Good Friday
This year on Good Friday, with everyone off from school and
work and Oma in town, we drove to Oberammergau, a short distance from us here in Bavaria.
Funnily enough, this is the first place we all recognized here in Germany. On
one of our first weekends last year, we drove to the Alps and passed the sign
for Oberammergau, home of the Passion Play. We all perked up. We knew about
this! Back in Hong Kong, Father Will from St. Stephen’s attended the 2010
Passion Play and told us all about it. Suddenly, the world seemed a little bit
smaller and maybe even more manageable.
Well, a year later, we stopped in that little town. It is
not just off the road as it first appeared. We had to drive off and the circle
back through the mountains to get there. Oberammergau’s fame is based on its
Passion Play performance, held in the village every ten years. Back during the
Thirty Year War, the village was also struck by the bubonic plague. The first
deaths occurred in October 1632 and continued through July 1633. After over
eighty people died in this tiny village, the council of elders made a promise
to God to perform the Passion Play about Christ’s final days regularly if their
village would be spared. No more plague deaths occurred in Oberammergau and the
play has gone on ever since, though modified from an annual performance to one
every ten years.
The play is put on with a cast made up entirely from the
village. All sorts of rules exist about who can perform, how long they must
have lived there. Our kids all took heart when they learned that all children
in the village can perform, even if they were not born there. The chance to be
on stage remains open for them, if not for their parents! The production is
huge with over 1,000 actors on stage at one point. The play lasts for seven
hours and is performed from May through October.

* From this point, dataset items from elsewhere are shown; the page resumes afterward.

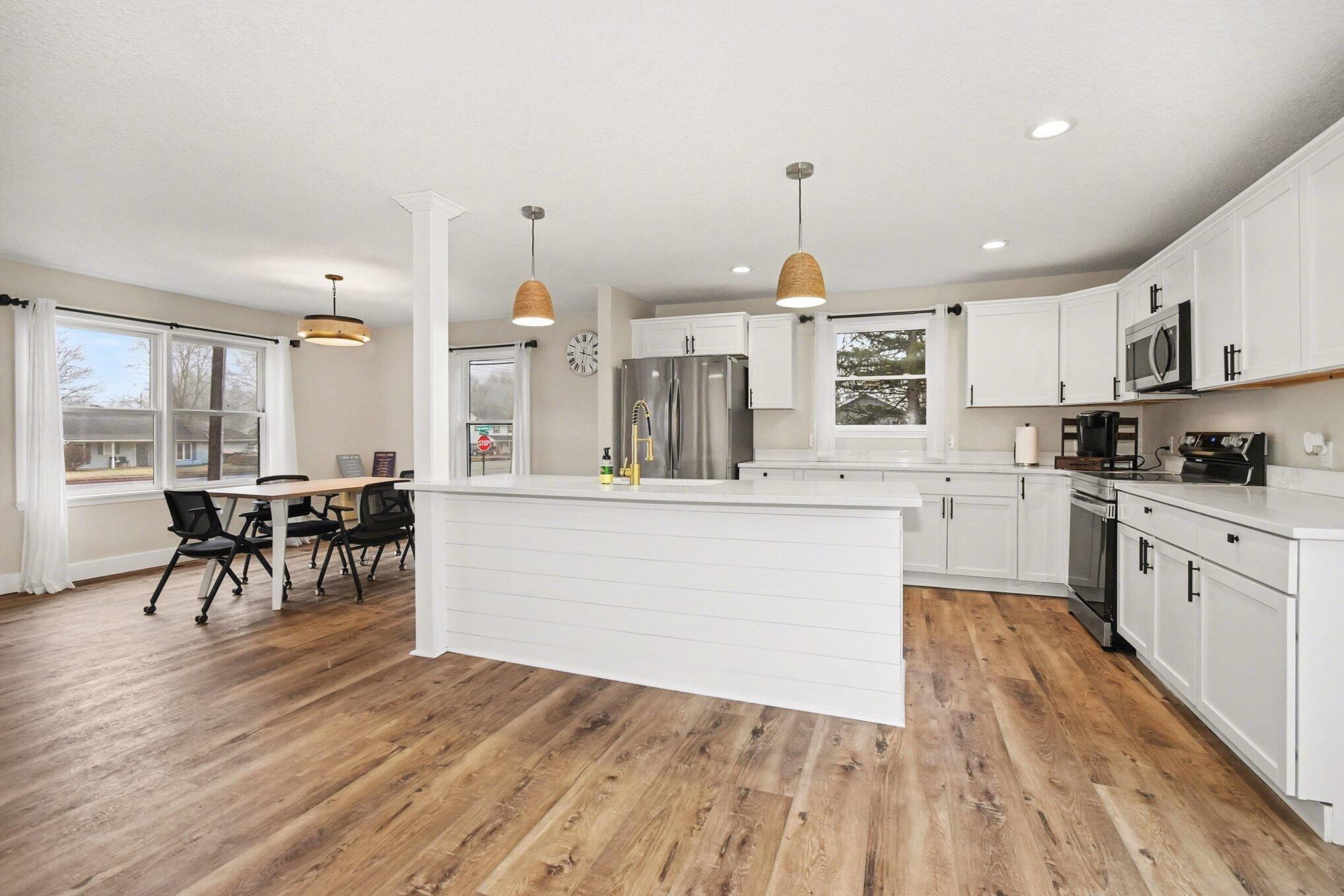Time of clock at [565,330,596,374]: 3:31
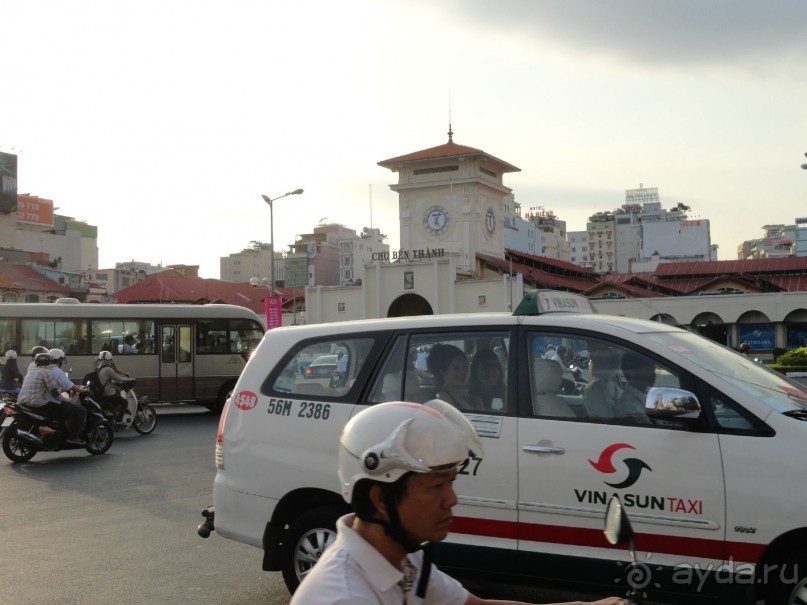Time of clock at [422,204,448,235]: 5:03
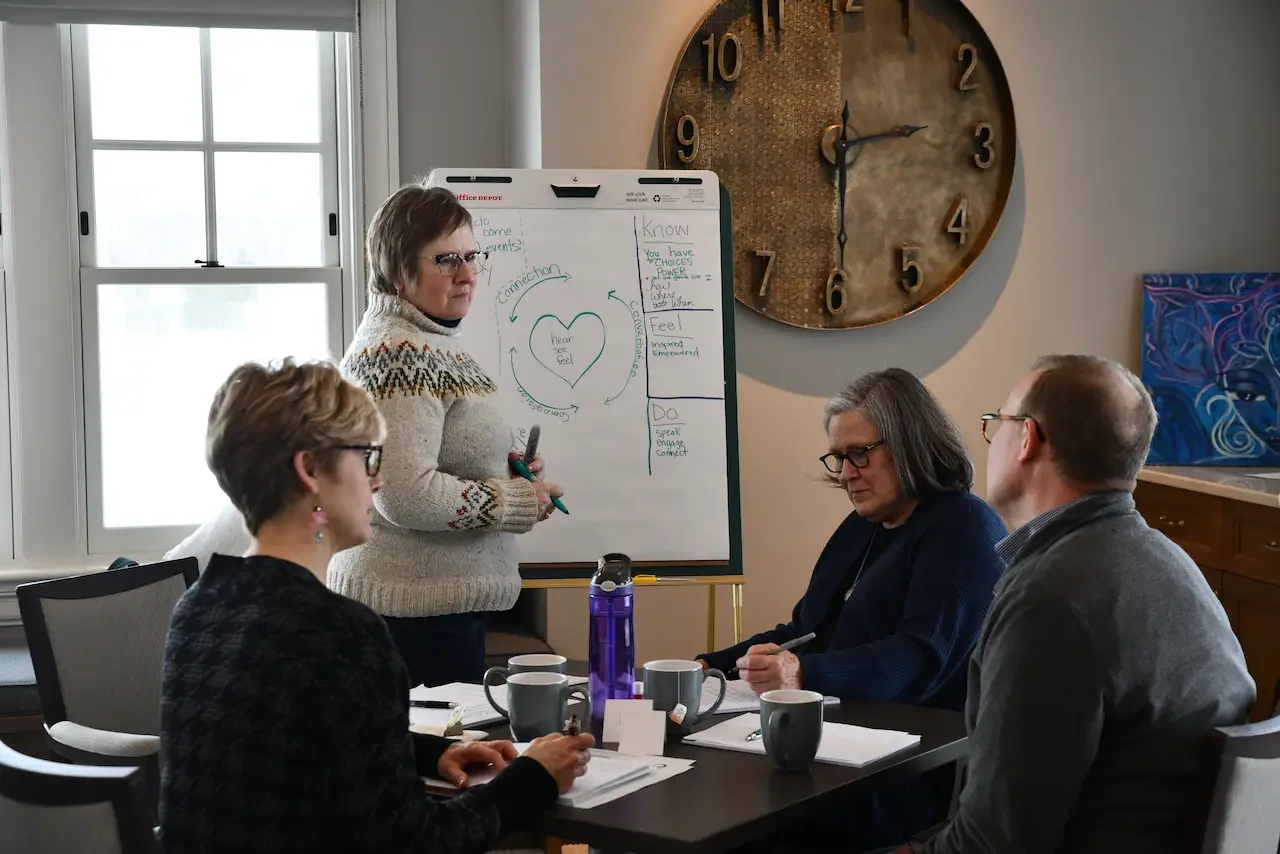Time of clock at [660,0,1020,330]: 2:29
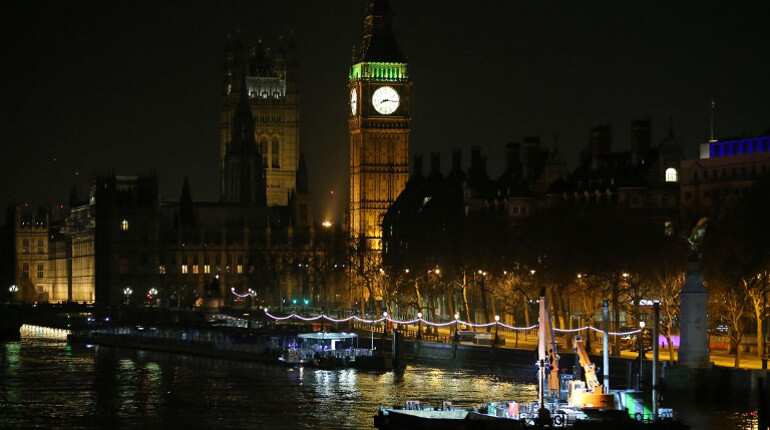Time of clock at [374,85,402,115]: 8:16
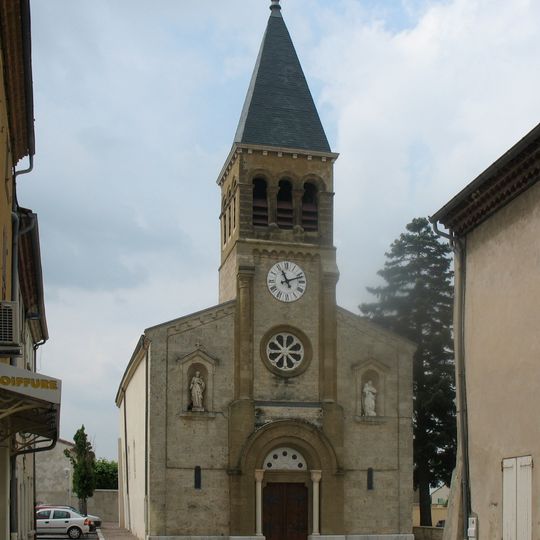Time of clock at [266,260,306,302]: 11:11
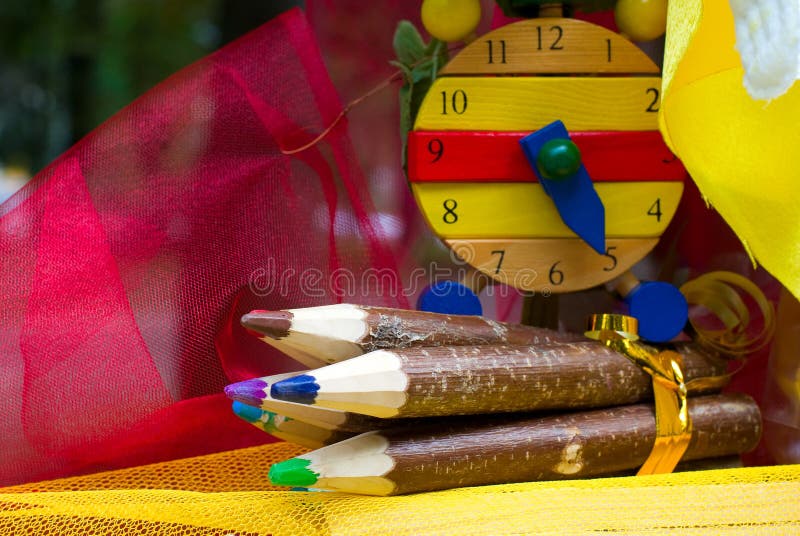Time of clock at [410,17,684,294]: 5:14
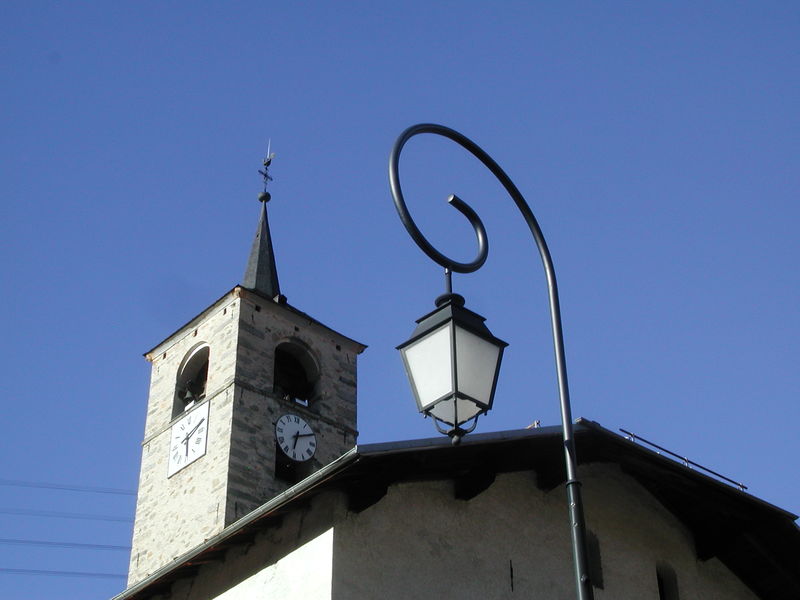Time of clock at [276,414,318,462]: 6:10
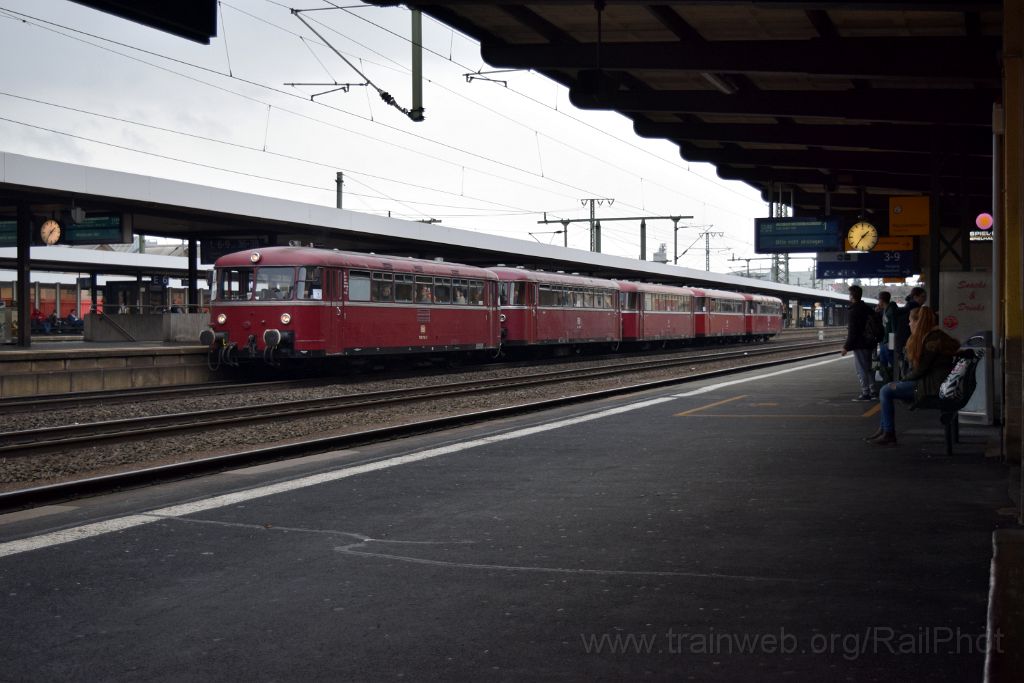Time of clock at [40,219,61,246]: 1:36
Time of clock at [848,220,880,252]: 1:36
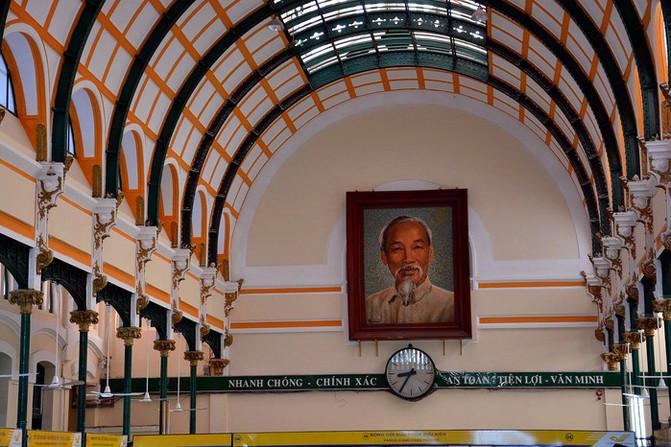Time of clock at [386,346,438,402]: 8:35
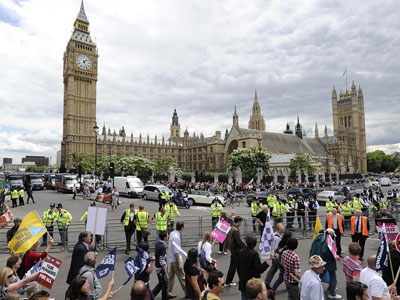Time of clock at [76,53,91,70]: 1:26
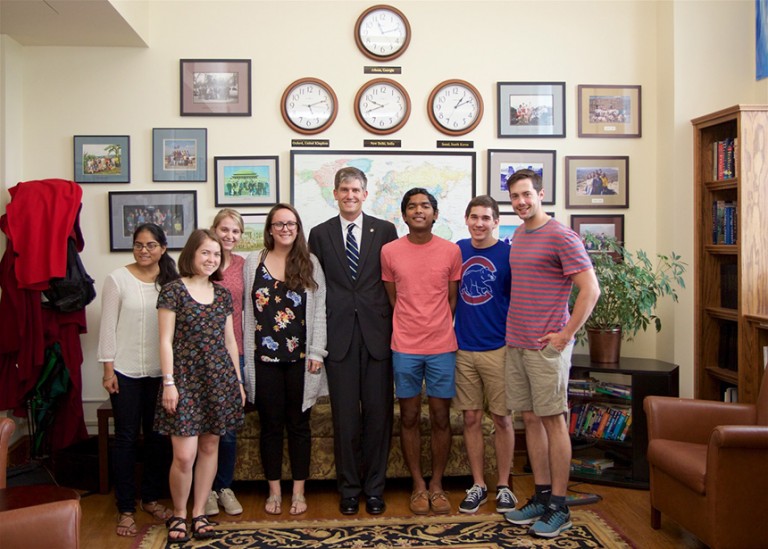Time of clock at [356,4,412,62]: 11:12
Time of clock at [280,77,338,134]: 5:11
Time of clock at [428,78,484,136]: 1:10
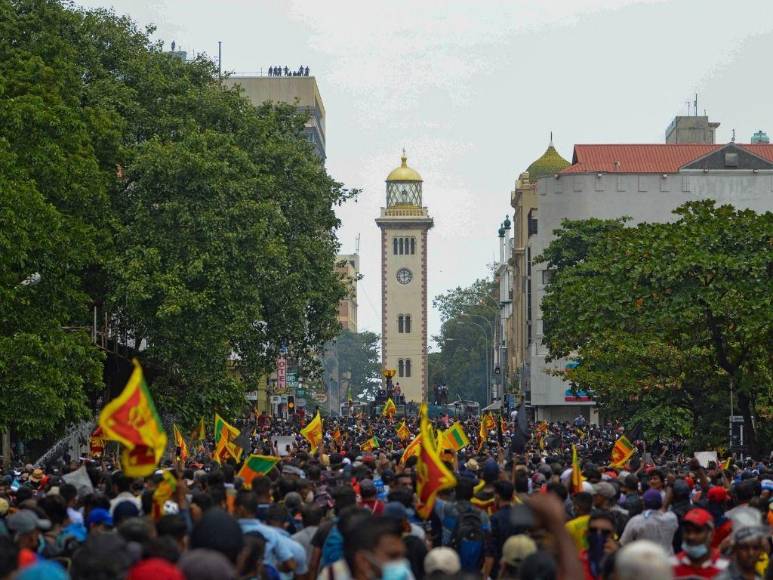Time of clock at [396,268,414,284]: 12:12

Over a half million visitors come to watch, making the play
the mainstay of the economy. The play was first performed in a small parish
church and then performed in the graveyard for plague victims. With its
increasing popularity, a large stage was constructed and regularly retrofitted.
It now can seat over 5,000 visitors in the audience. We walked through the village
museum and through the play venue. One of the signs told about how the audience
was made of visitors from far flung places. The sign said that even Hong Kong
dollars were found in the collection plates after the show. Adam looked at me,
smiling, sure that Father Will’s donation and been counted and mentioned in the
permanent signage. I started to laugh but stopped. He was probably right. The world is pretty small indeed.